Erratum: Venture capital shifts strategies, startups suffer Peter Mitchell Nat. Biotechnol. 27, 103–104 (2009); published online 9 February 2009; corrected after print 8 July 2009
© 2009 Nature America, Inc. All rights reserved.
In the version of this article initially published, “GSK Ventures” should have read “GlaxoSmithKline’s SR One.” The error has been corrected in the HTML and PDF versions of the article.
Erratum: New relief for gout Jill U Adams Nat. Biotechnol. 27, 309–311 (2009); published online 7 April 2009; corrected after print 8 July 2009 In the version of this article initially published, the incidence of gout was incorrectly stated to be in the hundreds of millions worldwide and 300 million in the US (p. 309, para. 2). The incidence is known for industrialized countries, not worldwide. In the US, the number is 3 million. The last five lines of the paragraph should have read, “including about 1 in 100 adult men in industrialized countries (an estimated 3 million in the US according to the Centers for Disease Control).” The errors have been corrected in the HTML and PDF versions of the article.
Erratum: Biotech hirings and firings Michael Francisco Nat. Biotechnol. 27, 395, 2009; published online 7 April 2009; corrected after print 8 July 2009 In the version of this article initially published, a company name was omitted from Table 2. GlaxoSmithKline should be listed in third place. The error has been corrected in the HTML and PDF versions of the article.

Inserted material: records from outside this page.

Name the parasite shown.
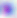

Toxoplasma gondii.

Micrograph. Captured at 400x magnification.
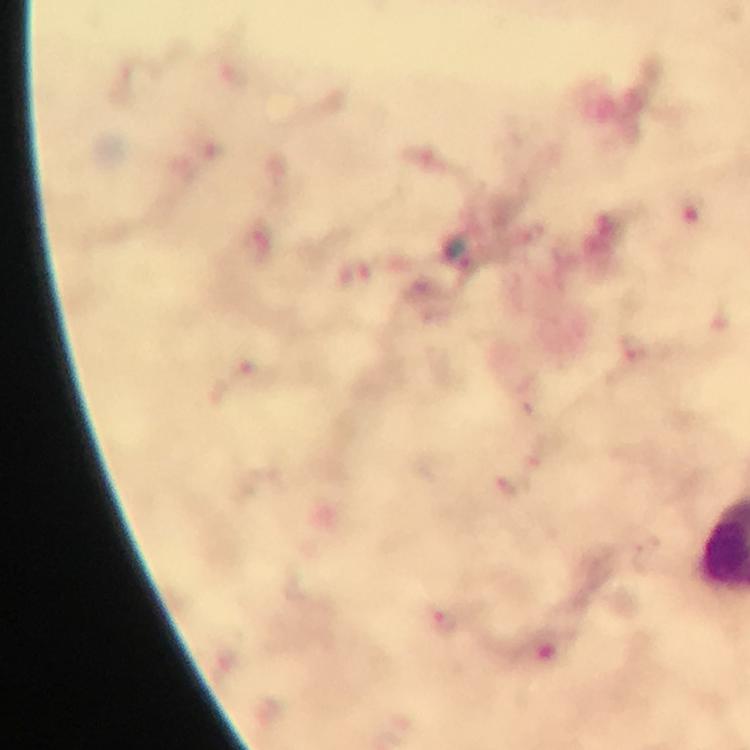
Approximate centers as {x, y} in pixels. Plasmodium parasite locations: {444, 622}. Photographed through the microscope with a smartphone camera. Thick smear. Immersion oil was used. From a diagnostic examination for malaria. Giemsa-stained preparation. At 100x magnification. Image is 750×750 pixels. A crop from one field of view.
Identify the parasite.
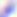
This is Toxoplasma gondii.

Summary:
  - Magnification: 400x
  - Modality: photomicrograph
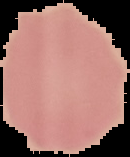
image_size: 130×157 pixels
malaria_status: uninfected
image_type: cell region segmented out of the field of view; surrounding area masked to black
preparation: thin blood film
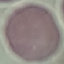
Result: no malaria parasites detected. Cell patch, automatically extracted from a larger field of view and resized to 64 × 64 pixels. Photographed with a smartphone camera at the microscope eyepiece. Giemsa-stained preparation. Thin smear of blood.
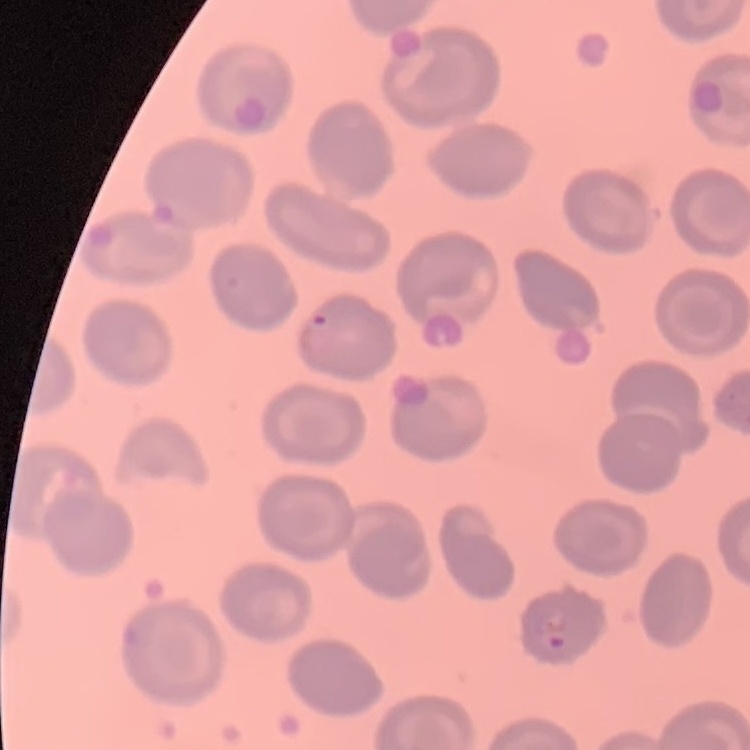
red_blood_cell_morphology: no rouleaux formation
preparation: thin peripheral smear
stain: Field's or Giemsa
image_type: square crop of a larger photomicrograph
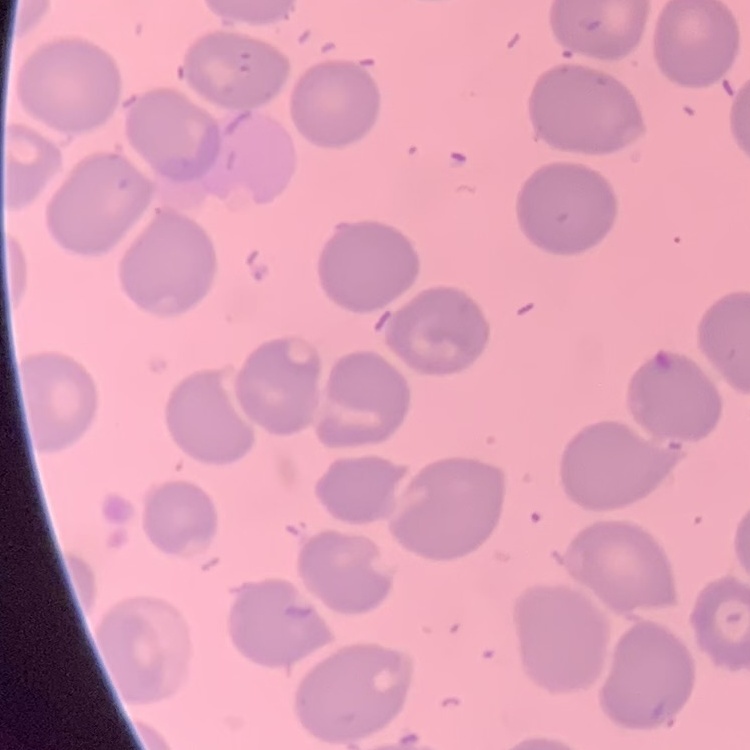

Summary:
  - Red blood cell morphology: no rouleaux formation
  - Stain: Field's or Giemsa
  - Image type: square crop of a larger photomicrograph
  - Preparation: thin blood film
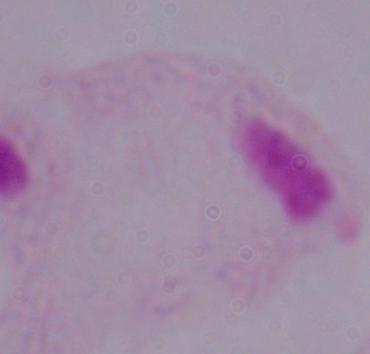
{
  "magnification": "1000x",
  "modality": "photomicrograph",
  "identification": "trichomonad"
}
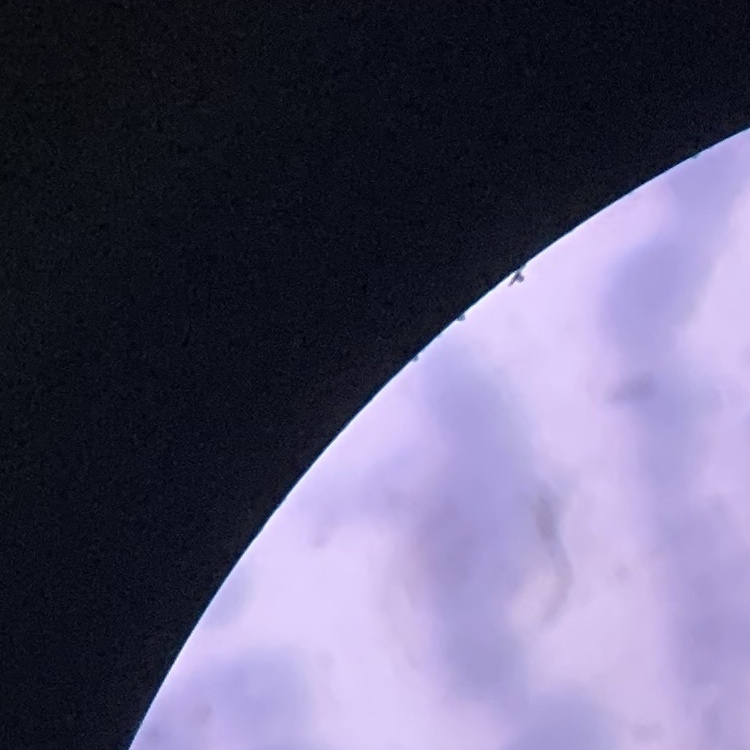

{
  "erythrocyte_morphology": "rouleaux formation",
  "preparation": "thin blood smear",
  "stain": "Field's or Giemsa",
  "image_type": "square crop of a larger photomicrograph"
}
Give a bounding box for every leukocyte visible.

Erratum: Wyeth preemption case ruling sparks labeling confusion Malorye Allison Nat. Biotechnol. 27, 399–400 (2009); published online 8 May 2009; corrected after print 8 July 2009 In the version of this article initially published, Phenergan is incorrectly mentioned in paragraph 2 as Merck’s antinausea drug. Phenergan is made by Wyeth. The original version also states in paragraph 3 that Wyeth is located in Whitehouse Station, New Jersey. The company’s correct location is Madison. The errors have been corrected in the HTML and PDF versions of the article.
Erratum: Academia and the company coin Jim Kling Nat. Biotechnol. 27, 411–414 (2009); published online 8 May 2009; corrected after print 8 July 2009 In the version of this article initially published, on p. 411, left column, last paragraph, one of the researchers’ names was incorrectly given as “Martin Feller.” It should have read Martin Keller. The error has been corrected in the HTML and PDF versions of the article.